In a related development, the gender pay gap reporting guidance for employers has been updated following the Supreme Court ruling on the definition of sex in the Equality Act 2010.

The Equality and Human Rights Commission’s draft updated Code of Practice for Services, Public Functions and Associations in light of the same Supreme Court ruling and other changes to the law since 2011 was laid in parliament on 21 May 2026. Parliament then has 40 days to consider the draft.

The Women and Equalities Committee launched a new inquiry on access to flexible working for disabled people. The deadline to submit evidence is 26 June 2026.

The Health and Safety Executive is consulting until 30 June 2026 on proposed legislative and non-legislative changes to The Reporting of Injuries, Diseases and Dangerous Occurrences Regulations 2013 (RIDDOR). The consultation is relevant to all sectors and industries, and particularly to dutyholders and those in control of work premises. Non-legislative change covers improving the RIDDOR reporting process by simplifying the online form to reduce both under-reporting and over-reporting and improving overall usability.

As part of the Plan to Make Work Pay, the government is seeking views until 1 July 2026 on the effectiveness of the TUPE regulations. Responses will be used to develop policy proposals which will then be consulted on in due course.

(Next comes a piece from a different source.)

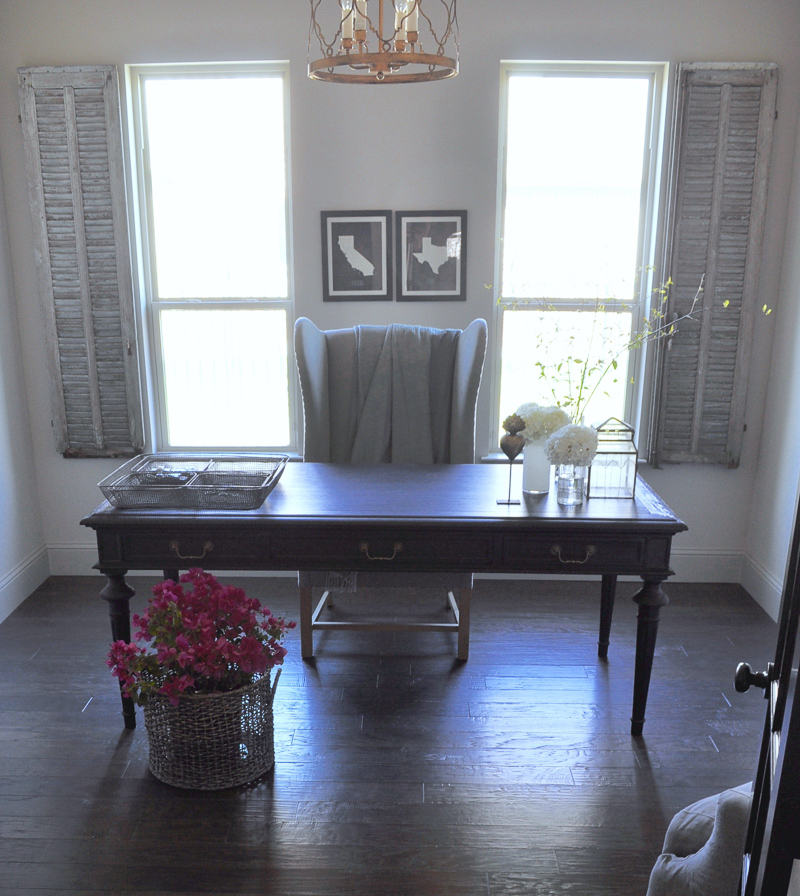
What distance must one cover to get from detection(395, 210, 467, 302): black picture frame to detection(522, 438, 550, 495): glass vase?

The government has not set out any specific proposals about TUPE reform, and it remains to be seen whether the call for evidence will result in any change, and if so, when.

The government published its response to the consultation on reforming the Senior Managers & Certification Regime in the financial services sector. The aim is to reduce unnecessary regulatory burdens and provide regulators with greater flexibility to deliver more proportionate and risk-sensitive SM&CR rules.

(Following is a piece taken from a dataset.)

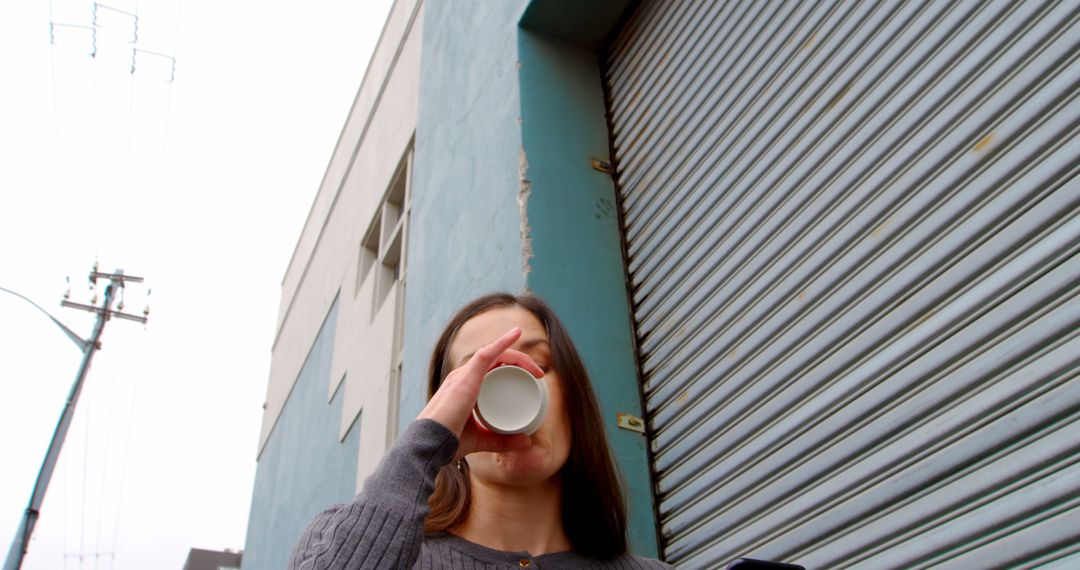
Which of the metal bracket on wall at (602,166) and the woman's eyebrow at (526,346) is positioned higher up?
the metal bracket on wall at (602,166)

In related news, the FCA published a policy statement setting out changes as part of the first phase of the SM&CR reforms. Most changes took effect on 24 April 2026 so that firms could benefit immediately. Improvements to regulatory reporting and processes apply from 10 July 2026, while changes made to align with the rules and guidance on tackling non-financial misconduct apply from 1 September 2026. If the government’s proposals pass through parliament, regulators expect to consult on the second phase of the reforms later in the year.

The government briefly consulted on proposed changes to its code of practice for employers on avoiding unlawful discrimination while preventing illegal working. It is currently analysing the feedback.

The government announced a radical overhaul of the fit note system for workers who fall ill. Four pilots in different parts of England will look at the best way to end what the government calls a “tick-box exercise” and replace it with personalised ‘stay in work’ and ‘return to work’ plans. This is the first step before legislation is brought forward to further reform the system.

The recent King’s Speech did not mention the Equality (Race and Disability) Bill, so we are no clearer on timing of next steps following the publication of the government’s response to the consultation earlier this year.

The recent case of Kankanalapalli v Loesche Energy Systems highlights the importance of carefully drafted offer letters and the difference between ‘conditions precedent’ and ‘conditions subsequent’.

The government published the final report of the Director of Labour Market Enforcement-commissioned assessment on the scale and nature of labour non-compliance and other work-based harms in the UK. The DLME’s functions have transferred to the Fair Work Agency, an executive agency of the Department for Business and Trade responsible for enforcing workers’ rights. The report reinforces the need for employers to take steps to ensure compliance in the areas that the FWA has/will have responsibility for, including national minimum wage, holiday pay and sick pay. This policy paper sets out the government’s expectations for the FWA in the 2026/27 transitional period of its operation.